GM’s new concept consists of five interchangeable drive units and three motors, each of which is reputed to offer industry-leading power and torque density. The modular nature of Ultium Drive, and the performance reportedly on offer, will enable GM to easily electrify a wide range of vehicles with different capabilities.
All five of the mooted drive units will be powered by one or more of the three electric motors, used in front-, rear- or all-wheel-drive combinations.
This flexible nature will further help reduce the company’s development and production costs, which could potentially later benefit the customer and make electric vehicles more accessible.
Design elements such as power electronics packaged into the drive units themselves will also save cost, packaging space and weight – countering some of the typical issues encountered in electric vehicles.
GM claims the weight of power electronics alone has been reduced by almost 50 per cent compared to its previous generation of technology, while capabilities of the hardware have increased by 25 per cent.
“GM has built transmissions for many notable automakers,” said Ken Morris, vice president of GM’s autonomous and electric vehicle programs.

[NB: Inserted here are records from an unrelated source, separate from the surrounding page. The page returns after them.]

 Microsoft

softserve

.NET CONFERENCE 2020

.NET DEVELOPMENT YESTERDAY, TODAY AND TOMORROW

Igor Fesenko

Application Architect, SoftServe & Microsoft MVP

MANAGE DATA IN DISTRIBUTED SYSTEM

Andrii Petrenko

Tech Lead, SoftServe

“Making motors, transmissions, driveline components and systems are among GM’s best-known competencies, and our manufacturing expertise is proving not only transferable but advantageous as we make the transition to EVs.”

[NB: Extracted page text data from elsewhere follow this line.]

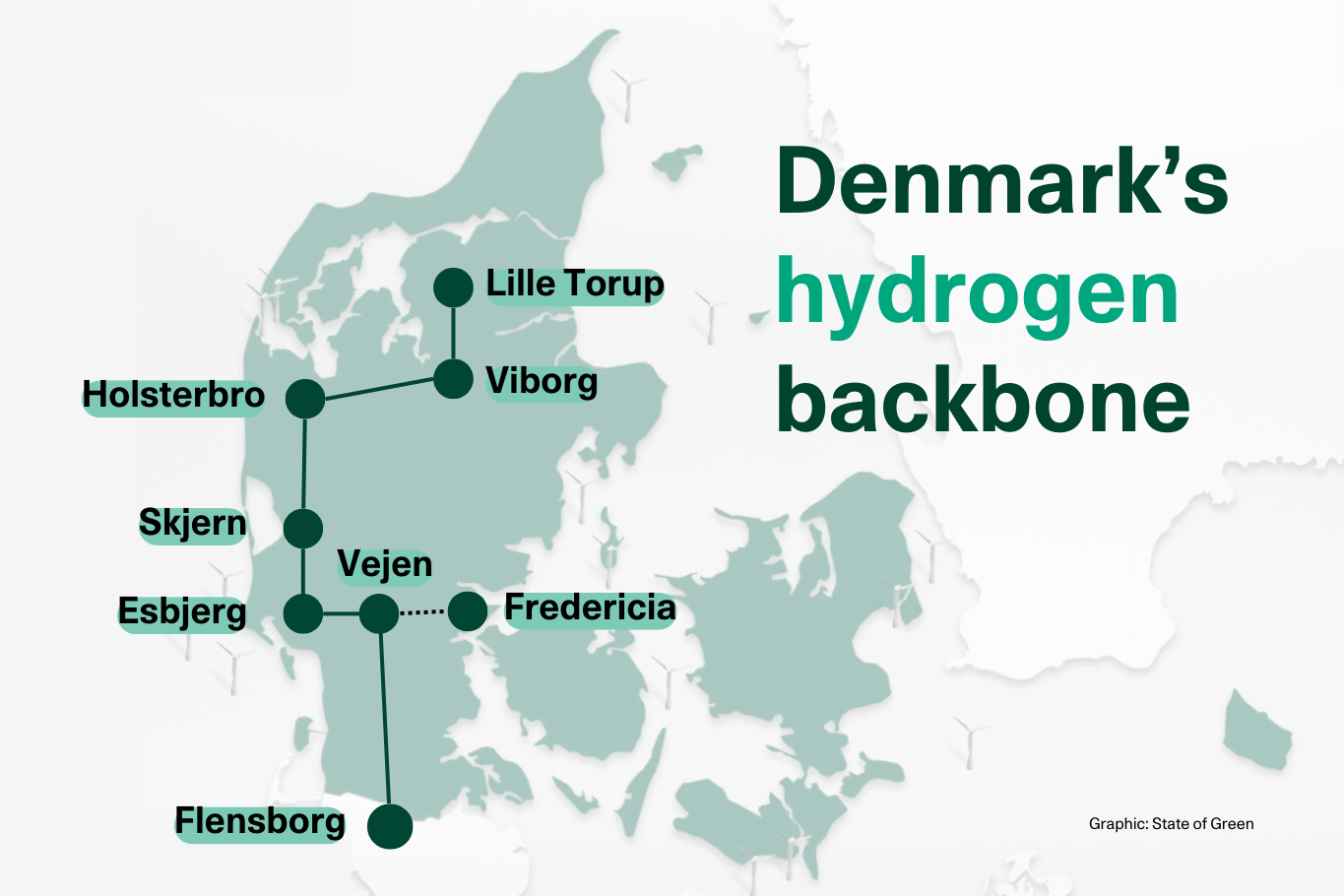 Denmark's hydrogen backbone

Lille Torup

Viborg

Holsterbro

Skjern

Vejen

Esbjerg

Fredericia

Flensborg

Graphic: State of Green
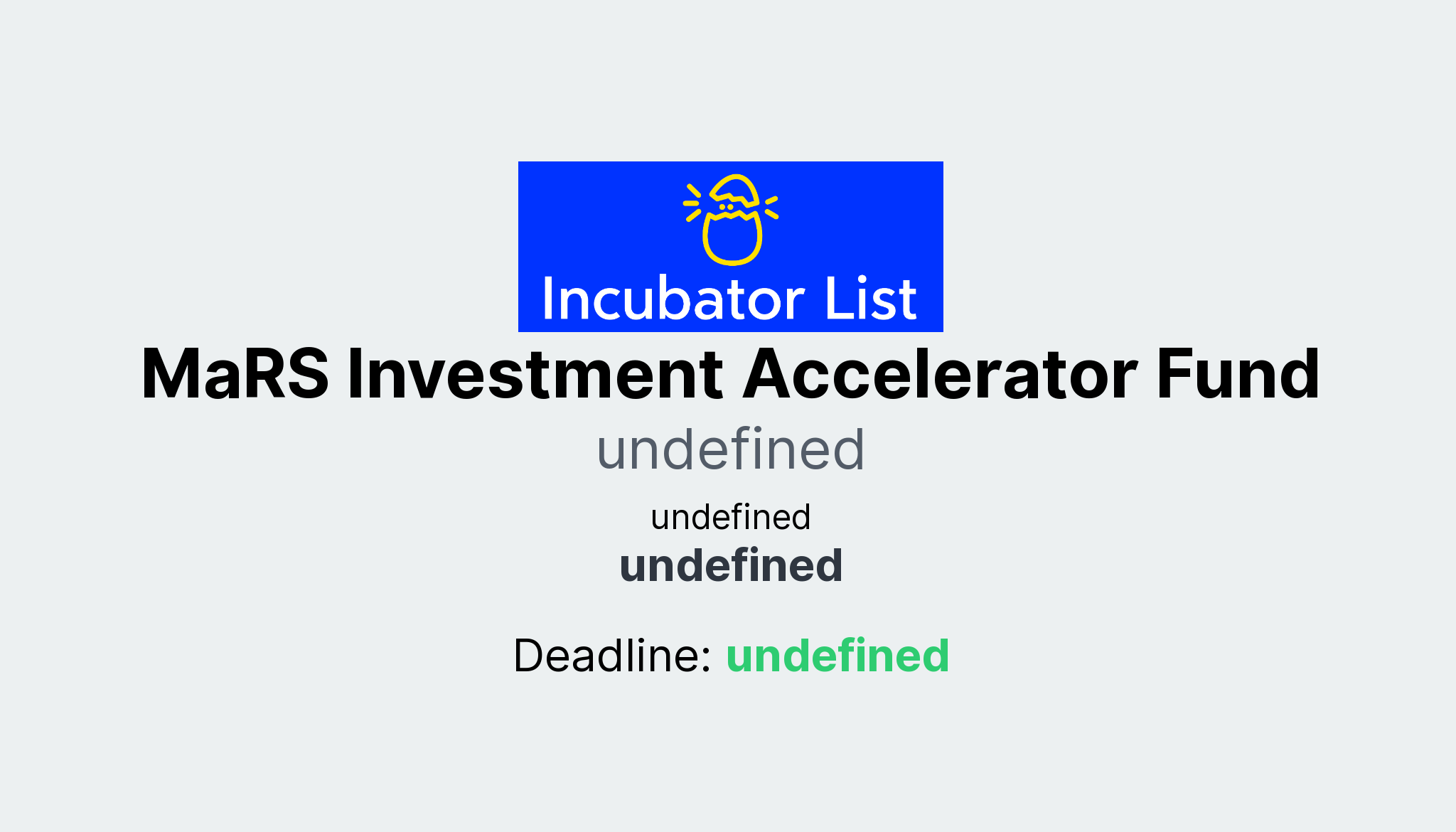 Incubator List

MaRS Investment Accelerator Fund

undefined

undefined

undefined

Deadline: undefined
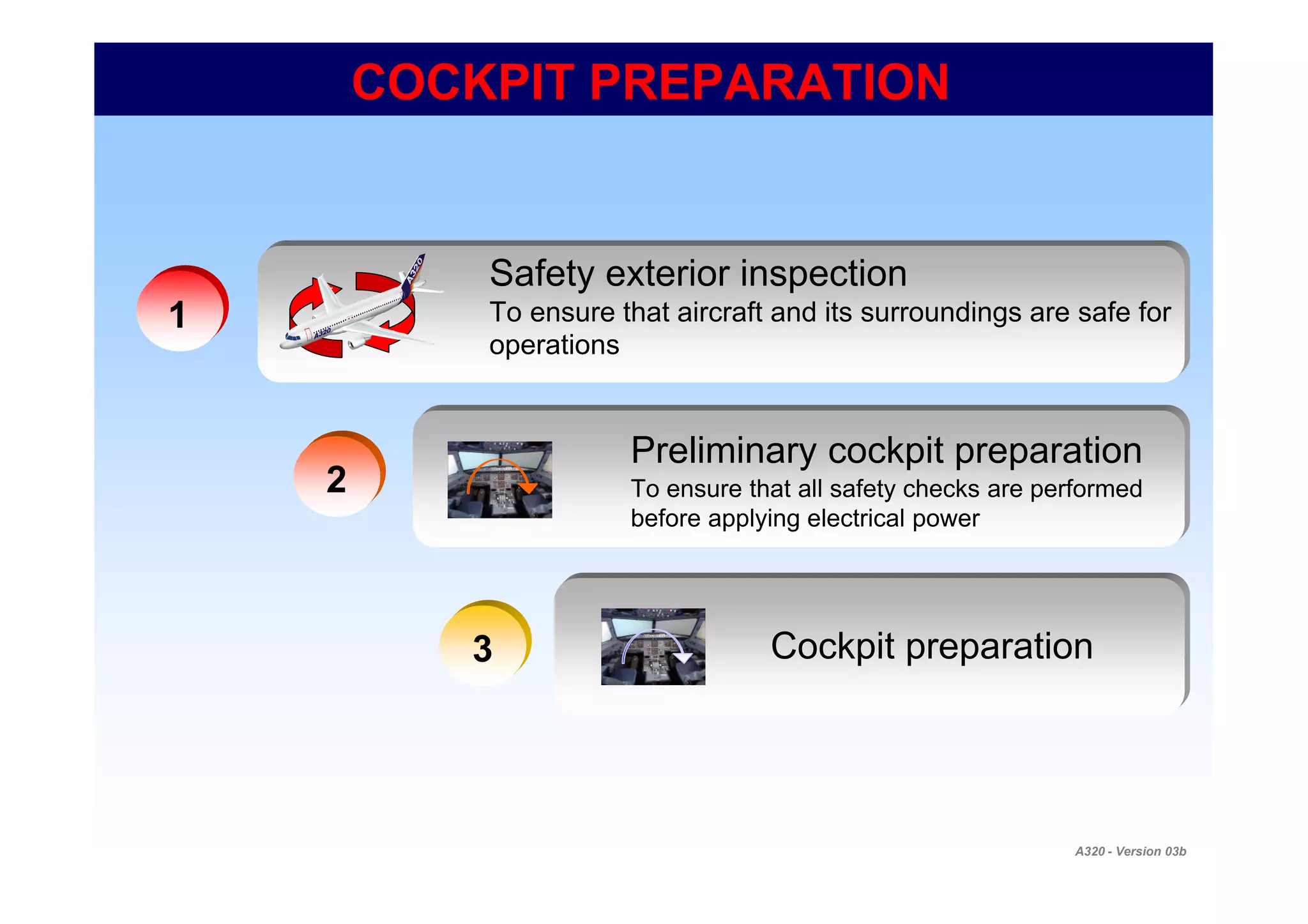 COCKPIT PREPARATION

1

A320

A320

Safety exterior inspection

To ensure that aircraft and its surroundings are safe for operations

2

Preliminary cockpit preparation

To ensure that all safety checks are performed before applying electrical power

3

Cockpit preparation

A320 - Version 03b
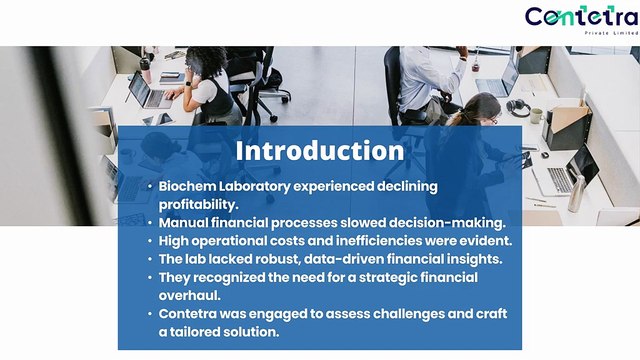 Contetra
Private Limited

Introduction

• Biochem Laboratory experienced declining profitability.
• Manual financial processes slowed decision-making.
• High operational costs and inefficiencies were evident.
• The lab lacked robust, data-driven financial insights.
• They recognized the need for a strategic financial overhaul.
• Contetra was engaged to assess challenges and craft a tailored solution.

GM says the Ultium Drive components, including gears and assemblies, will consist of globally sourced parts but be assembled at its own production facilities.
This will allow GM to ramp up production easily when required, helping it economically scale its production should market demand increase significantly.

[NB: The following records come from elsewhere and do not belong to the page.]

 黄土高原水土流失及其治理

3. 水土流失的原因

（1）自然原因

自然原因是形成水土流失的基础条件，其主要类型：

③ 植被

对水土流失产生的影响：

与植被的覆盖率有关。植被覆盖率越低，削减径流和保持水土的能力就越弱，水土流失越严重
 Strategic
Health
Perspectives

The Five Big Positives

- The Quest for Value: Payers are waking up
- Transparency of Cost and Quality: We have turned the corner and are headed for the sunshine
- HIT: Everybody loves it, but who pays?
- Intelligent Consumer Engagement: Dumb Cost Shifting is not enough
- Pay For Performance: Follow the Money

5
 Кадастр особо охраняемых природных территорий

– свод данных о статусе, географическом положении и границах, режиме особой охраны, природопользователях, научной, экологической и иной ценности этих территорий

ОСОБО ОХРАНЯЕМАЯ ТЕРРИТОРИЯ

“As with other propulsion systems that are complex, capital intensive and contain a great deal of intellectual property, we’re always better off making them ourselves,” said Adam Kwiatkowski, GM executive chief engineer for global electrical propulsion. “Our commitment to increased vertical integration is expected to bring additional cost efficiency to the performance equation.”
The company is also developing the new powertrain system in conjunction with its future electric vehicles, which will further cut costs while maximising the efficiency and capabilities of its new zero-emissions cars.
The new Ultium Drive systems will be powered by GM’s proprietary Ultium batteries, which are similarly flexible and easily reconfigured to suit a wide array of vehicles.
Each battery is constructed from pouch-style cells, which are light and space-efficient, while an advanced management system helps cut wiring and weight.
Packs of up to 200kWh will be available and charging rates of up to 350kW may be offered for industrial applications.
GM has also developed a new skateboard-type platform for electric vehicles, called Battery Electric Vehicle 3 that will not only underpin upcoming GM electric vehicles, as Honda has struck a deal with the Detroit giant to use the platform and associated technologies in two of its own future vehicles.